Há quem diga que no poema é descrito o desejo mais profundo do autor: deixar a cidade de Londres, a dos maquinismos em fúria e da dolorosa luz das grandes lâmpadas eléctricas da fábrica, a do ferro e a do vidro, do capitalismo e da mercadoria, e do culto assim a modos que tolo do progresso. Bom, mas não nos vamos demorar neste assunto. Teríamos aqui pano para mangas. Há, porém, uma passagem em O Quarto de Jacob, de Virginia Woolf, que ilustra, se quisermos, esta coisa da técnica na modernidade: “Se pousarmos uma lanterna debaixo duma árvore, todos os insectos da floresta são atraídos a ela – uma curiosa reunião, pois apesar de se esforçarem, de darem voltas e baterem com as cabeças no vidro, parecem não ter propósito – são inspirados por um sem sentido. Cansamo-nos de os observar vagueando em volta da lanterna, batendo cegamente como se pedissem entrada: o mais fascinado é um grande sapo, a abrir caminho por entre todos os outros.” Aterrorizado perante a decadência dos valores tradicionais, associada à experiência moderna, época das fantasmagorias, o autor desejaria, portanto, e de acordo com esta interpretação, refugiar-se numa representação muito solitária deste lugar utópico, a ilha de Innisfree – idílio primitivo e mágico –, numa espécie de retorno simbolista e maldito à origem, ao silêncio.
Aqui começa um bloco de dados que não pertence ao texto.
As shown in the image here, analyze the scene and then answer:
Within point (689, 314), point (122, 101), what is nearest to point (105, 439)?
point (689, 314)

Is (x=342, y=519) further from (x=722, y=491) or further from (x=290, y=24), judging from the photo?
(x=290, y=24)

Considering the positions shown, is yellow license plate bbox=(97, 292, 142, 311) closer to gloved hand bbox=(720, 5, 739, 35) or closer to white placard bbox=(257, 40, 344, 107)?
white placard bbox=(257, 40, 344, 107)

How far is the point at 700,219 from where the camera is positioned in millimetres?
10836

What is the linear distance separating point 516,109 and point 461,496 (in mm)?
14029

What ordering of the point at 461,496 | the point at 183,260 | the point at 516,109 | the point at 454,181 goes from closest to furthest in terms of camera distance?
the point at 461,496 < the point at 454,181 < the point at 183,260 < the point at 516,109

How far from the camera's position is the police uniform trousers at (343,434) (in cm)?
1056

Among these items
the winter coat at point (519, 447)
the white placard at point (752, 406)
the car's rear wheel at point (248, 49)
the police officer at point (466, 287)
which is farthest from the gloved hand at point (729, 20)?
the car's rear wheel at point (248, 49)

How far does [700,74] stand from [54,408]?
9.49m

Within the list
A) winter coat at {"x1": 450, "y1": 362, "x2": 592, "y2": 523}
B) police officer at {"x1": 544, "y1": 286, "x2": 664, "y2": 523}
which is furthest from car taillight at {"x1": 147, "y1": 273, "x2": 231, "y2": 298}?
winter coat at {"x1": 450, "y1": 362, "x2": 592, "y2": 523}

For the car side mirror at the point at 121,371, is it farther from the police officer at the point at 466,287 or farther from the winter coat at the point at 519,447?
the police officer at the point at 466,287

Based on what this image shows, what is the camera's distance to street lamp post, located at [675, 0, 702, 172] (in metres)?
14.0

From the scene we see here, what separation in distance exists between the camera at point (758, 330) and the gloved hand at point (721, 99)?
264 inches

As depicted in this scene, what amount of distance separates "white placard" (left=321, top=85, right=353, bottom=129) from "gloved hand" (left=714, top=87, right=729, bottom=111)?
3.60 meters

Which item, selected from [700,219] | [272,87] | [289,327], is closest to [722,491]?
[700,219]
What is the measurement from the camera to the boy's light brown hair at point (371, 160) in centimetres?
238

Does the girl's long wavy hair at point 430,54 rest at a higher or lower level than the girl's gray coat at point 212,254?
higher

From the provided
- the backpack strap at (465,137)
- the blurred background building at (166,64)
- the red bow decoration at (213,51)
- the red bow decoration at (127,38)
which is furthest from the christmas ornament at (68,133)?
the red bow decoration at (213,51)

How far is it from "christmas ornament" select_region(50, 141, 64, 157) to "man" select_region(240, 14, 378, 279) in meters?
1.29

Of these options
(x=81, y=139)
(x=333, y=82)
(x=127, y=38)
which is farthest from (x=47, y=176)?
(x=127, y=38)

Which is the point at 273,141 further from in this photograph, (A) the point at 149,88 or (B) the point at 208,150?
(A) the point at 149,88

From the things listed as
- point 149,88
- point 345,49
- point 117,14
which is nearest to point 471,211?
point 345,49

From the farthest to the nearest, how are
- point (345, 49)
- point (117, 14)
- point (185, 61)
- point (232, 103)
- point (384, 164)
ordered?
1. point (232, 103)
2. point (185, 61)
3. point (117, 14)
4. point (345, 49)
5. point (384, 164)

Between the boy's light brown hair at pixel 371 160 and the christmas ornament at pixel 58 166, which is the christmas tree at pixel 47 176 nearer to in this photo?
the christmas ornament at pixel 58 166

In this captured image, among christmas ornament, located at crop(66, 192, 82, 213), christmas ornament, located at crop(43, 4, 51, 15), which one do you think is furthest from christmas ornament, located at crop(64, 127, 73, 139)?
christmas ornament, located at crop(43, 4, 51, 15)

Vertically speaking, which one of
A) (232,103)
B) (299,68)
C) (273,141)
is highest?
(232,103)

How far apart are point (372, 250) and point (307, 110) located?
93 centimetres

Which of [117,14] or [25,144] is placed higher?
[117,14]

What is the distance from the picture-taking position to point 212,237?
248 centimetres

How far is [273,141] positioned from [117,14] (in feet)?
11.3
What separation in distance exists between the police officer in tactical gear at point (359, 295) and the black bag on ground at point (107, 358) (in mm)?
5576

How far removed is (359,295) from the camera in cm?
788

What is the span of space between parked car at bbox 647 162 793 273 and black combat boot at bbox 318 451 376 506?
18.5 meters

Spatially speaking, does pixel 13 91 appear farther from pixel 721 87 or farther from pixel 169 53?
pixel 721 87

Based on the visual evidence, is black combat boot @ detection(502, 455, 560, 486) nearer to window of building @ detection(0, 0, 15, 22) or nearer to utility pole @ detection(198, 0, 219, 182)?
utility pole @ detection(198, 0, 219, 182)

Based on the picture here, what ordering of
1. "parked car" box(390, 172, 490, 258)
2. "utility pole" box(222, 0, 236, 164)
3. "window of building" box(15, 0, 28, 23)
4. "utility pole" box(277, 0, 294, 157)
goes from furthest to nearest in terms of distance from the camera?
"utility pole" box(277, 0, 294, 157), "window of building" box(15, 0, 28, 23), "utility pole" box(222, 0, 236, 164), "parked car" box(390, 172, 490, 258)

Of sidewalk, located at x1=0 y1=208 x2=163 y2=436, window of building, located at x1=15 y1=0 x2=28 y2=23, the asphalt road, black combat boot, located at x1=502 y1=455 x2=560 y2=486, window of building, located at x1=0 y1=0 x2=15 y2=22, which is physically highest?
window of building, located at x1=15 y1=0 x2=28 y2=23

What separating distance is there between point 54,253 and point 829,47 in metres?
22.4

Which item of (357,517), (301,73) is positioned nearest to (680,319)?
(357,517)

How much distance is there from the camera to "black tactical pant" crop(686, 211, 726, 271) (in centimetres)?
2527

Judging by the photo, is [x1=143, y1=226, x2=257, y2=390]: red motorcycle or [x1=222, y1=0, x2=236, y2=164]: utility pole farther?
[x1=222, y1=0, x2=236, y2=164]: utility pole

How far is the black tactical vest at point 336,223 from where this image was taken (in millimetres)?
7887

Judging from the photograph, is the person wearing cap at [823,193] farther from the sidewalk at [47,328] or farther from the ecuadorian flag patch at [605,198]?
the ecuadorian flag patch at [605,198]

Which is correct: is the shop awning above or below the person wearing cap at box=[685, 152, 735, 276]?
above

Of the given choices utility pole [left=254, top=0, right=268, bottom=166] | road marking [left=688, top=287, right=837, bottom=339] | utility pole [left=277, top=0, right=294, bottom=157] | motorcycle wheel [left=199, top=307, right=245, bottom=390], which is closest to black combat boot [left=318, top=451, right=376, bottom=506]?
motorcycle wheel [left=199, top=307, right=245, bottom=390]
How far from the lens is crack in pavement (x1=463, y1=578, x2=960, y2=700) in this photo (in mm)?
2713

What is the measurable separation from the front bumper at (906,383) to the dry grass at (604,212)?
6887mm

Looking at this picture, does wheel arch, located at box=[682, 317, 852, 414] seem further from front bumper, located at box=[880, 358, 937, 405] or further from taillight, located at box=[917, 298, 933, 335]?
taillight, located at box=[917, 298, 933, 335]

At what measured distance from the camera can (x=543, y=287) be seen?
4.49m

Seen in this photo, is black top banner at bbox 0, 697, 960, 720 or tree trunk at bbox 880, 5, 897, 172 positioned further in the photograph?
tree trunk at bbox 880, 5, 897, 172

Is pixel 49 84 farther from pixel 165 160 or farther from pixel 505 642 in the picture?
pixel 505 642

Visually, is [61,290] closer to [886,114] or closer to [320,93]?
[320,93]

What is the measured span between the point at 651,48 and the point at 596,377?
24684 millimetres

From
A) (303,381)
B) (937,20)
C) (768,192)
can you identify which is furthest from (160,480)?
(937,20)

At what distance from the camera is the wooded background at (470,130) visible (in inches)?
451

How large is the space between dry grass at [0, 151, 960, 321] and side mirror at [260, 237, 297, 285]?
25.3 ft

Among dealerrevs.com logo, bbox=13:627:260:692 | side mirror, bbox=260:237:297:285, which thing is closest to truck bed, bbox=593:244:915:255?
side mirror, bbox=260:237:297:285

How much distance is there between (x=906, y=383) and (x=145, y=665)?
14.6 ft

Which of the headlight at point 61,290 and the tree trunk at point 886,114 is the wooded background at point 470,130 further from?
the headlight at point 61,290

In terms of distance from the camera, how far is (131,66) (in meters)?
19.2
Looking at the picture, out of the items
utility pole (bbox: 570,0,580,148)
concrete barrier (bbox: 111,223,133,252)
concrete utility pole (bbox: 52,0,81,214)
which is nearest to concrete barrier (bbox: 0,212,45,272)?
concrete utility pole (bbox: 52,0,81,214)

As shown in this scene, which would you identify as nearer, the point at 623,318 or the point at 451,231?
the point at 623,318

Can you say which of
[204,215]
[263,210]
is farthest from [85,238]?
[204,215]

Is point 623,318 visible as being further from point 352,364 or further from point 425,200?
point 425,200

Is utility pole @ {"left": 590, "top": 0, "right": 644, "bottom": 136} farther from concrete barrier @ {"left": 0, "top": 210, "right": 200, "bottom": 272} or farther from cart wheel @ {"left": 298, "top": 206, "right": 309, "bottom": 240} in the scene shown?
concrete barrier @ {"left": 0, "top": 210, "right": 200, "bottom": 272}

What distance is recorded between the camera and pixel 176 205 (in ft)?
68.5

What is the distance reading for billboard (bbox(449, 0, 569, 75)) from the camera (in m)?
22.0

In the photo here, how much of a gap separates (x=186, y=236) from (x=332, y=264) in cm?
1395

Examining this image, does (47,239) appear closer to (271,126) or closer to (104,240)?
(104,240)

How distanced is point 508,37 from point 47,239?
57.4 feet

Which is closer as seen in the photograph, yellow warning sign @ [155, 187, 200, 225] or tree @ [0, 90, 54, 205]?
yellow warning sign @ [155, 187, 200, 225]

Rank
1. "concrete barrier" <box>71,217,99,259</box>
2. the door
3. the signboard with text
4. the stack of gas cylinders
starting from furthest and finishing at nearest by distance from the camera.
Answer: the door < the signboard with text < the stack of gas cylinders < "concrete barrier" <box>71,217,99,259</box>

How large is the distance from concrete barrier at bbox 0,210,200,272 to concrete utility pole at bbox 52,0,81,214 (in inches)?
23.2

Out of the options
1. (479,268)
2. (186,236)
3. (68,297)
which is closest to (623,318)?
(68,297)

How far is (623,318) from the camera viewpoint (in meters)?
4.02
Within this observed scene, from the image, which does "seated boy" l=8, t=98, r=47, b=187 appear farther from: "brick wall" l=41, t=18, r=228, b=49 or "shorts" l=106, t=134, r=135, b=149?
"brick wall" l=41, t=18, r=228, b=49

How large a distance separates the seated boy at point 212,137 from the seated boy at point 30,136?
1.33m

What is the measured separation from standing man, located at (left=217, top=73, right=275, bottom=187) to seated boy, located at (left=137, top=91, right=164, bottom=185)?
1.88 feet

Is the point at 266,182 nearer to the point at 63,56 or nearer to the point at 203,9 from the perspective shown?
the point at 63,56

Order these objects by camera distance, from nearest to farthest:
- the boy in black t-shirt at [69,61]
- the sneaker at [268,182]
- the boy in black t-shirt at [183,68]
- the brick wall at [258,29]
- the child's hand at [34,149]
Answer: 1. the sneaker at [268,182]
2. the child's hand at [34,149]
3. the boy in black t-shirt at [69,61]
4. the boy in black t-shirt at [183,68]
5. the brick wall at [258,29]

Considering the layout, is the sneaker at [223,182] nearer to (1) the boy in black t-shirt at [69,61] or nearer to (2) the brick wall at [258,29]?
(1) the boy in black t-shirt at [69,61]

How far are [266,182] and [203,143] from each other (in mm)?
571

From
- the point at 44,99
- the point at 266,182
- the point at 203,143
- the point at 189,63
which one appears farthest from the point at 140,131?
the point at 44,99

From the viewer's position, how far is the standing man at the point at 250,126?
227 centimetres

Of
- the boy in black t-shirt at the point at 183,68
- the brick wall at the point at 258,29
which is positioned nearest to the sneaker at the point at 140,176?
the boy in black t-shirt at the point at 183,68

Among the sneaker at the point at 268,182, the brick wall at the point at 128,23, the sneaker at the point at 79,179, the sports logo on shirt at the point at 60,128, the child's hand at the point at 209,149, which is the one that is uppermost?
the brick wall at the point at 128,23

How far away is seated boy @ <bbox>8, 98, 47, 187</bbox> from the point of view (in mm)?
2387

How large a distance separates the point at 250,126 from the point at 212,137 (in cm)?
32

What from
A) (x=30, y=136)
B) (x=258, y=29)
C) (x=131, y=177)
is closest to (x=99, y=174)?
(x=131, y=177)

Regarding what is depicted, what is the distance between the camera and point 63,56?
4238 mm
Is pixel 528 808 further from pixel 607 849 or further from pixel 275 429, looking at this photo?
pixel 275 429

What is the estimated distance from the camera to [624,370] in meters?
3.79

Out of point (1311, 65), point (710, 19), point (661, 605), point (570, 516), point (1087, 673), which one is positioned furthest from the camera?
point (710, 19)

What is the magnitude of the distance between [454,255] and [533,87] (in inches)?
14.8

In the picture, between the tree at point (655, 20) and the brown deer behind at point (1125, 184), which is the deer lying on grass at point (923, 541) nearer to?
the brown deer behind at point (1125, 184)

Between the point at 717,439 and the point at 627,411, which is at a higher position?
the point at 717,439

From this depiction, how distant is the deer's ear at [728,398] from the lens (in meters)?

E, efectivamente, numa entrevista publicada no Theatre Arts Monthly em Junho de 1924, Yeats, quando questionado a respeito da Industrialização, responde: “(…) I believe that an industrial population uses a form of machinery which does not profoundly affect the subconscious. This machinery creates restlessness. It is continually changing; what is used in one decade is out of date in another. The modern world is prosaic merely because it is continually changing so. But agriculture depends on growing things; sentiment can grow in the soil but never in machinery”.

Apesar de Yeats não ser hoje em dia o mais popular dos tipos – seja pelo misticismo e hermetismo dos poemas (sobretudo os da juventude, com múltiplas referências à mitologia celta, de que foi aliás um revivalista arrebatado, e ao folclore irlandês), seja pelo seu flirt com o fascismo (e a História da Literatura está cheia deles), a que Orwell dedicou um ensaio (“W. B. Yeats”, 1943), alguns versos seus parecem encher as medidas da cultura popular. A Ilha de Innisfree, por exemplo, é quase um lugar-comum nas canções de Fleet Foxes (“The Shrine/An Argument”, “Isles” e “Bedouin Dress”), e no filme de Clint Eastwood, Million Dollar Baby, Frankie Dunn (Eastwood) lê as primeiras duas quadras do poema a Margaret Fitzgerald (Hilary Swank), quando ela está no hospital. O “Sailing to Byzantium”, cujo primeiro verso é – “That is no country for old men” – deu nome ao filme dos irmãos Coen, o No Country for Old Men. O “Second Coming” é citado nos Sopranos, no Star Trek, num dos livros de Stephen King, no título da colecção de não-ficção de Joan Didion, etc.

The Lake Isle of Innisfree

I will arise and go now, and go to Innisfree,
And a small cabin build there, of clay and wattles made:
Nine bean-rows will I have there, a hive for the honey-bee,
And live alone in the bee-loud glade.

And I shall have some peace there, for peace comes dropping slow,
Dropping from the veils of the morning to where the cricket sings;
There midnight’s all a glimmer, and noon a purple glow,
And evening full of the linnet’s wings.

I will arise and go now, for always night and day
I hear lake water lapping with low sounds by the shore;
While I stand on the roadway, or on the pavements grey,
I hear it in the deep heart’s core.

No dia 28 de Janeiro fez 75 anos que Yeats morreu. As Comédias do Minho, em co-produção com a Assédio – Associação de Ideias Obscuras – e o Teatro Nacional São João, assinalaram a data com a estreia da peça Terra do Desejo (1894) a 16 de Janeiro, no Mosteiro de São Bento da Vitória (Porto).

Por cá celebra-se assim, com menos elegância e alguns dias de atraso, mas… que se dane. Um brinde ao Yeats.